It doesn't matter whether you are the chairman of the world's largest software company, a salesperson at a medium-sized manufacturer or the receptionist at a small startup, there's one workplace scenario we are all familiar with. It starts when you need to reach a colleague quickly. First you look up their phone extension and give them a call, only to be directed to their voicemail. After you leave a message, you find their mobile phone number and leave a second message. Next, you send an email. If you happen to be in a meeting when your colleague gets your messages and tries to reach you, the process repeats itself, but from the other direction.

A decade's worth of software innovation has transformed the workplace and empowered information workers to do their jobs with greater speed, effectiveness and intelligence. But communicating with colleagues and sharing information is still far too complicated. Because you are a subscriber to the Microsoft Executive Email program, I wanted to share my thoughts with you about new "unified communications" innovations that will dramatically streamline the way we communicate at work and stay in touch with friends and family at home.

Enhanced Communications in the New World of Work

Today, the Internet provides us with nearly unlimited access to information about markets, products and competitors. Productivity applications help us use that information to gain insight into a rapidly-changing world. Collaboration tools let us work together to transform insight into business decisions that drive success. During the next decade, a new generation of digital technologies will enable companies to create people-ready businesses that help employees work together to make informed, timely decisions that quicken the pace of innovation and open the door to new opportunities.

But communication is still a significant challenge. In a single day, you probably send and receive email, make phone calls from your desktop and mobile telephones, and check messages in multiple mailboxes. You might participate in an audio conference call, use instant messaging and schedule meetings with your calendaring application.

The irony is that rather than making it easier to reach people, the proliferation of disconnected communications devices often makes it more difficult and more time consuming. And in an age when business success increasingly depends on how quickly people can share information, this is a critical issue.

In the coming years, unified communications technologies will eliminate the barriers between the communications modes-email, voice, Web conferencing and more-that we use every day. They will enable us to close the gap between the devices we use to contact people when we need information and the applications and business processes where we use that information. The impact on productivity, creativity and collaboration will be profound.

The Dawn of the Age of Unified Communications

According to a recent study, there's a 70 percent chance that when you call someone at work, you will get voicemail. Another study found that one in four information workers spend the equivalent of three full working days each year trying unsuccessfully to connect with other people by phone. When you do reach the person you've called, there's no guarantee that it's a convenient time for them to answer your question, or that they have access to the information you need.

The problem is that our communications identities and experiences are linked too closely to our location, our devices and the mode of contact we are using. Your work number is tied to the phone on your desk. Your cell phone number calls the device you carry in your pocket. You may have separate identities for email and instant messaging, plus a number you call for audio conferencing and a code you must input.

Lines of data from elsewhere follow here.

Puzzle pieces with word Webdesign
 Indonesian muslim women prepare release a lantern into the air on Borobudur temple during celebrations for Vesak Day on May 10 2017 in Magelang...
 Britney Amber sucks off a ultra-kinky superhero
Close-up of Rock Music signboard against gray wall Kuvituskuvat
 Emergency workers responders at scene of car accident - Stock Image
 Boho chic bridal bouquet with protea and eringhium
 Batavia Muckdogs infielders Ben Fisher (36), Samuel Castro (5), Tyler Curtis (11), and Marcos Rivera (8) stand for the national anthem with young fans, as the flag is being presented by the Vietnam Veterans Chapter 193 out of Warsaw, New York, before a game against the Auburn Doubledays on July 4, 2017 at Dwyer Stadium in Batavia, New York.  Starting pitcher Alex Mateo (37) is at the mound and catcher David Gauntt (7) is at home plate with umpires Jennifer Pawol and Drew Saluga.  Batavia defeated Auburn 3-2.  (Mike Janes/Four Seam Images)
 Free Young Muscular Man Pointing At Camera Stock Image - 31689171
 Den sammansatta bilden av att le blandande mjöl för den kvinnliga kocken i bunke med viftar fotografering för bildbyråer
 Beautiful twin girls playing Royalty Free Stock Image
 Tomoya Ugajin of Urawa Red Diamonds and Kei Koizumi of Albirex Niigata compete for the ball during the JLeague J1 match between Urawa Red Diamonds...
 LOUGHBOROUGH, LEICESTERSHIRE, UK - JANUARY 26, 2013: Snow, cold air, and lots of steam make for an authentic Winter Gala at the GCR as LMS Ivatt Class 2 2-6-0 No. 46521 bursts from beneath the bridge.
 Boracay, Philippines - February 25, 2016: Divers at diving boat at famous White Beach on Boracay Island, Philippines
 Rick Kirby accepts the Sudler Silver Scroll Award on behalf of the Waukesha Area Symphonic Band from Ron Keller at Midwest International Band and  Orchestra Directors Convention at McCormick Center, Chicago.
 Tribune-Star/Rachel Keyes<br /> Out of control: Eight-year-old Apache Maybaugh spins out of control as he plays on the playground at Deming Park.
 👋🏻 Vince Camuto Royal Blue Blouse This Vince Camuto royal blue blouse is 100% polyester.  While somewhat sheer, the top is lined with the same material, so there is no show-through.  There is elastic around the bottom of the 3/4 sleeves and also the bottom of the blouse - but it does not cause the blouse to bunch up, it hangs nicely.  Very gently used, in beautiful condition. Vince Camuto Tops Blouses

This is far too complicated. Unified communications will reduce complexity by putting people at the center of the communications experience. Our goal is to integrate all of the ways we contact each other in a single environment, using a single identity that spans phones, PCs and other devices. Our vision is to make it easy for people to reach each other using the mode of communication that is the most productive, on the device that is most convenient, while at the same time providing individuals with the highest levels of control over when and how they can be reached, and by whom.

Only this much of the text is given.